World War I rocked. It’s not like the population of Europe was actually decimated, or the world thrown into political upheaval that it’s never fully recovered from. Millions of men didn’t really claw through the rest of their lives, battling the scars left by poison gas and shell shock. No, the real story of WWI is one of teenage heartthrobs strutting around in designer-made period costumes, and flying brightly decorated airplanes through dazzling explosions that don’t hurt main characters. Or at least that’s the impression you get from Flyboys.

Actually, if you were to watch films made during WWI, you might think the same thing. WWI fighter pilots were made celebrities and national heroes. In reality, the airplane contributed precious little to the outcome of the war, which was won on the ground. But there’s nothing entertaining about watching a man starve and freeze in a mud-hole until he’s blown to bits by a shell fired by unseen enemies. So let’s crank the propellers and fire up Flyboys!

For all my cynicism, this is a genuinely entertaining movie.
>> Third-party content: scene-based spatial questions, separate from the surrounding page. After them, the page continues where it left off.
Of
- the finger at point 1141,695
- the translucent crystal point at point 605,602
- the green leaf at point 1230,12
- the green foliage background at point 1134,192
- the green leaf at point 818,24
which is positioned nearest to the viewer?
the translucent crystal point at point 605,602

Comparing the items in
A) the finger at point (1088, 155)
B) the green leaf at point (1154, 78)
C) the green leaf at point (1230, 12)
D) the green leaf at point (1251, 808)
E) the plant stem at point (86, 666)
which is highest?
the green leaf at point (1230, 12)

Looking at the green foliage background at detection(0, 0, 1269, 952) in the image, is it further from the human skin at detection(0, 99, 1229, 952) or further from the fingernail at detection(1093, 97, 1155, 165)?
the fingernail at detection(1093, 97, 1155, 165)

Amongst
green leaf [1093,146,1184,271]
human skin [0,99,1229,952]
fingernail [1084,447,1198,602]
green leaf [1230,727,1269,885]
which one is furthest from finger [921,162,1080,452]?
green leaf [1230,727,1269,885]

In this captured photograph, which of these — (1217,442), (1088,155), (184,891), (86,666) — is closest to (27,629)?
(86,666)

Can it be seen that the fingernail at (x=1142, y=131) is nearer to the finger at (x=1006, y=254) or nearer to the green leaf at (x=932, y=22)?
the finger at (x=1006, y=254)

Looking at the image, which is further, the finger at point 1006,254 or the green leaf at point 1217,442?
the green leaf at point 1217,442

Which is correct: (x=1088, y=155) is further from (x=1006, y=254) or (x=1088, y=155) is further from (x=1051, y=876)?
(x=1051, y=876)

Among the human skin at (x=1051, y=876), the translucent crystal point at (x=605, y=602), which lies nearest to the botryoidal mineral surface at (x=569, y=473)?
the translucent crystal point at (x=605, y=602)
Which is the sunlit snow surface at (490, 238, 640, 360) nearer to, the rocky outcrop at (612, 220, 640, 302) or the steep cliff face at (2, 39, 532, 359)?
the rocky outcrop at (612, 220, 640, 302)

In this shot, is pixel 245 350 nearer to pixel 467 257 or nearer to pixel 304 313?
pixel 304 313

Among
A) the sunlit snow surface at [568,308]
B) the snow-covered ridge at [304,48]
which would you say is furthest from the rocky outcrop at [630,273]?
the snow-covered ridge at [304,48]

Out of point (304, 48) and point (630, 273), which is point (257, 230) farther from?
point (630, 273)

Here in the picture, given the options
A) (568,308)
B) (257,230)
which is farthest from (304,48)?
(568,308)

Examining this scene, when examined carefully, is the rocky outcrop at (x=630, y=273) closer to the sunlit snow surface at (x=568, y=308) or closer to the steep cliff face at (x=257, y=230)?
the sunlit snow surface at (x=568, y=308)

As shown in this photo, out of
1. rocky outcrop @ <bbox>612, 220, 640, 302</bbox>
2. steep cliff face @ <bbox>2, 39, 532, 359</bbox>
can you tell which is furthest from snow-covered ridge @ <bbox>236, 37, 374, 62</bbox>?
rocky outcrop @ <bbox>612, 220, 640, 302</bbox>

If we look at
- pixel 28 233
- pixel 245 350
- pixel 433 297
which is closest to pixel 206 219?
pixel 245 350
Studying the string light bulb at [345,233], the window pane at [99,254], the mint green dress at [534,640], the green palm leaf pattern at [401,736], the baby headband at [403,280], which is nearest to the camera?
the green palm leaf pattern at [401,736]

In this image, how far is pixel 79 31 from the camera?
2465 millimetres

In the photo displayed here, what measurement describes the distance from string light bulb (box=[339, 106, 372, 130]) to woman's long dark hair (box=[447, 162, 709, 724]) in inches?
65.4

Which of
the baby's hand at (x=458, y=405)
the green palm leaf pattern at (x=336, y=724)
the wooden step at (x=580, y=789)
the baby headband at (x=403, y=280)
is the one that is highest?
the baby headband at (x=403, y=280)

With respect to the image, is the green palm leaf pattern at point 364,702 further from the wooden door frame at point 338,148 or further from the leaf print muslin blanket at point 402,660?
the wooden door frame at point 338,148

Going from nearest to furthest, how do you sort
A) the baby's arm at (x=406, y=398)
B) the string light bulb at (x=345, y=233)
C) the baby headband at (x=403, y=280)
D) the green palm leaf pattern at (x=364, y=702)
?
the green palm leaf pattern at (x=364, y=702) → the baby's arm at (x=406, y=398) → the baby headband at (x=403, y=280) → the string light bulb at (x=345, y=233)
The story of Americans who volunteered for the French military, it has every cliché in the book. James Franco stars as Cocky Young Guy who joins up because he thinks it would be fun to fly airplanes. Martin Henderson plays Grizzled Veteran. “Let me guess: you’re here because you thought it’d be fun to fly airplanes.” They have all the standard dialogue.

Veteran: You realize if you die here, your family name dies with you.

Yes, Franco's plane is mostly canvass, and yes, he flew through that blaze, and yes, he's fine.

Young Guy: Psh. I don’t plan on dyin’.

Veteran: None of the guys in the squadron cemetery did either.

Young Guy: Psh.

The two then fly deadly missions together. In between them, Young Guy woos Indigenous Girl (Jennifer Decker) while he should be training. She starts counting the planes every time his squadron flies out and flies back. Eventually, he has to save her from some German foot soldiers. To do this, he steals a plane from the squadron hanger. He is therefore sent up for military discipline, until his French commanding officer (ever notice how there’s never a French guy in a movie that’s not played by Jean Reno?) conveniently looses the paper work and slips him a medal.

Meanwhile, Veteran, an aviation progeny with over 20 kills, is driven to fly extra missions to hunt down the Germans that killed all of his friends. He is haunted by the specter of his last remaining adversary, Smirking Face with no Dialogue (Gunnar Winberg). In their eventual confrontation, the Face kills him, so who goes toe-to-toe with the Face at the climax? I’ll give you three guesses and the first two don’t count.

The cast of war movie cut-outs is rounded out by Philip Winchester as War Hero’s Son Who Can’t Fill the Shoes (from Lincoln Nebraska, I might add), Abdul Salis as Angry Black Guy, Tyler Labine as Racist Guy, and Michael Jibson as Religious Guy. Together they fly through all the standard scenarios, involving daring dogfights, civilians in need of rescue, and eeeeevil Germans. The fuselage of this movie is riddled with clichés from nose to tail, but it’s one of those movies that show you why the clichés exist – because they work! It’s easy to thrill to the dogfights and lose yourself in this one until you forget your troubles. Yes, you’ll predict everything that happens in the movie, but you’ll still care about the characters (even if you forget their names). I could say that this film is an insult to the millions who suffered and sacrificed during the Great War, but that would be a cliché in itself. Rent it tonight, make some pop corn, and see what you’ve been missing out on.